(Data records)
- - - -
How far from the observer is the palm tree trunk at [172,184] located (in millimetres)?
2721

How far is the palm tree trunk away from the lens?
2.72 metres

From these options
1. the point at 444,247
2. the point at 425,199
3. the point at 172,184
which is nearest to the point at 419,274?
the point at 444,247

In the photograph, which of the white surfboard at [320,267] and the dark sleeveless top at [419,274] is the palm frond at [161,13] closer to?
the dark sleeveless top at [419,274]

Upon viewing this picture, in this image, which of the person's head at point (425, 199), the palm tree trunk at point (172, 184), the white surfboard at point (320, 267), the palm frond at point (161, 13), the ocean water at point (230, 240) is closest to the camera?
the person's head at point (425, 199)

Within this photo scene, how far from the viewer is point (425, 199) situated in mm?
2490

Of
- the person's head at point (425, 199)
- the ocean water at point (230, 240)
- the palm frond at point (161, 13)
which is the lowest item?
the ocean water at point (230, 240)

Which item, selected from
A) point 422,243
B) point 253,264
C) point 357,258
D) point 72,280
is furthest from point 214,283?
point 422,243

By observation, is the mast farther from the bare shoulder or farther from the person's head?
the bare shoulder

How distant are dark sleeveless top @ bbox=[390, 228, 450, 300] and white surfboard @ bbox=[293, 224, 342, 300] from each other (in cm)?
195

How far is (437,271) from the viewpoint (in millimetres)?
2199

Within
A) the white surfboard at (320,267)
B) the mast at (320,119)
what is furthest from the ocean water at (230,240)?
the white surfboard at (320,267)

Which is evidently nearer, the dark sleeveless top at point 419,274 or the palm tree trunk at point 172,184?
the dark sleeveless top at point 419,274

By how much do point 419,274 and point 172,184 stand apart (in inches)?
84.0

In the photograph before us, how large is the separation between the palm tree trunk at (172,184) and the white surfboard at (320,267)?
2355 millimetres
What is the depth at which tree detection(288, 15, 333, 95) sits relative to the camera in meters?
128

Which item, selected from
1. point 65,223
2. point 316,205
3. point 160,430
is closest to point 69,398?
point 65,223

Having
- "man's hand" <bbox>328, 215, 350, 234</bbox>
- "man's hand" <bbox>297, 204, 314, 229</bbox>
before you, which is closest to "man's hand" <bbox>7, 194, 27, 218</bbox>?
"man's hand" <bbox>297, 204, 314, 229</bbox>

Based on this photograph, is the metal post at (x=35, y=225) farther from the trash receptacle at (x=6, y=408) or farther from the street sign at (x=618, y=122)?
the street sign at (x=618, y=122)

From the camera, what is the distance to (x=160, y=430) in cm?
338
- - - -
Starting at the line that contains "Which is evidently" and going through the end of the data, rewrite each line as a row in a Markdown table with the columns "No." and "Line", skipping blank lines.

(Problem solution):
| No. | Line |
|---|---|
| 1 | Which is evidently nearer, the dark sleeveless top at point 419,274 or the palm tree trunk at point 172,184? |
| 2 | the dark sleeveless top at point 419,274 |
| 3 | By how much do point 419,274 and point 172,184 stand apart (in inches)? |
| 4 | 84.0 |
| 5 | In the photograph before us, how large is the separation between the palm tree trunk at (172,184) and the white surfboard at (320,267)? |
| 6 | 2355 millimetres |
| 7 | What is the depth at which tree detection(288, 15, 333, 95) sits relative to the camera in meters? |
| 8 | 128 |
| 9 | Which item, selected from |
| 10 | 1. point 65,223 |
| 11 | 2. point 316,205 |
| 12 | 3. point 160,430 |
| 13 | is closest to point 69,398? |
| 14 | point 65,223 |
| 15 | Having |
| 16 | - "man's hand" <bbox>328, 215, 350, 234</bbox> |
| 17 | - "man's hand" <bbox>297, 204, 314, 229</bbox> |
| 18 | before you, which is closest to "man's hand" <bbox>7, 194, 27, 218</bbox>? |
| 19 | "man's hand" <bbox>297, 204, 314, 229</bbox> |
| 20 | Based on this photograph, is the metal post at (x=35, y=225) farther from the trash receptacle at (x=6, y=408) or farther from the street sign at (x=618, y=122)? |
| 21 | the street sign at (x=618, y=122) |
| 22 | From the camera, what is the distance to (x=160, y=430) in cm? |
| 23 | 338 |